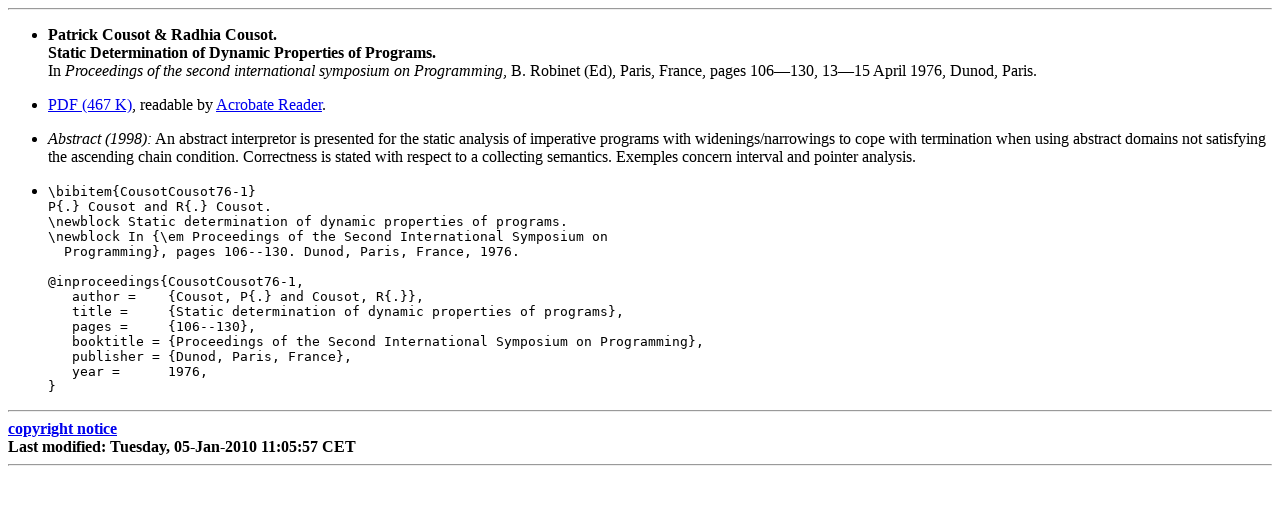

--- FILE ---
content_type: text/html
request_url: https://www.di.ens.fr/~cousot/COUSOTpapers/ISOP76.shtml
body_size: 957
content:
<!-- ISOP76.shtml -->
<html><head><title> P. Cousot  &amp; R. Cousot, Static Determination of Dynamic
Properties of Programs</title>
</head>
<body>
<hr>
<UL>
<LI>
<STRONG>
Patrick Cousot &amp; Radhia Cousot.<BR>
<a href"http://www.di.ens.fr/~cousot/COUSOTpapers/ISOP76.shtml">Static Determination of Dynamic Properties of Programs</A>.<BR> 
</STRONG>
In
<CITE>Proceedings of the second international symposium on Programming</CITE>,
B. Robinet (Ed), Paris, France,
pages 106&#8212;130, 13&#8212;15 April 1976, Dunod, Paris.</LI>

<P>
<LI><A HREF = "publications.www/CousotCousot-ISOP-76-Dunod-p106--130-1976.pdf">PDF (467 K)</A>, readable by <A HREF = "http://www.adobe.com/prodindex/acrobat/readstep.html">Acrobate Reader</A>.
<P>
<LI><EM>Abstract (1998):</EM>
An abstract interpretor is presented for the static analysis of imperative
programs with widenings/narrowings to cope with termination when using
abstract domains not satisfying the ascending chain condition. Correctness
is stated with respect to a collecting semantics. Exemples concern interval
 and pointer analysis.
<P>
<LI><PRE>
\bibitem{CousotCousot76-1}
P{.} Cousot and R{.} Cousot.
\newblock Static determination of dynamic properties of programs.
\newblock In {\em Proceedings of the Second International Symposium on
  Programming}, pages 106--130. Dunod, Paris, France, 1976.

@inproceedings{CousotCousot76-1,
   author =    {Cousot, P{.} and Cousot, R{.}},
   title =     {Static determination of dynamic properties of programs},
   pages =     {106--130},
   booktitle = {Proceedings of the Second International Symposium on Programming},
   publisher = {Dunod, Paris, France},
   year =      1976,
}
</PRE>
<P>
</UL>
</body>
<HR>
<b><A HREF = "http://www.di.ens.fr/~cousot/copyright.shtml#copyrightnotice">copyright notice</A></b>
<br><b>Last modified:</A> 
Tuesday, 05-Jan-2010 11:05:57 CET
<hr>
</html>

· · ·

Where does the string "pages" appear in the records above? Return every line that holds it.

pages 106&#8212;130, 13&#8212;15 April 1976, Dunod, Paris.</LI>
  Programming}, pages 106--130. Dunod, Paris, France, 1976.
   pages =     {106--130},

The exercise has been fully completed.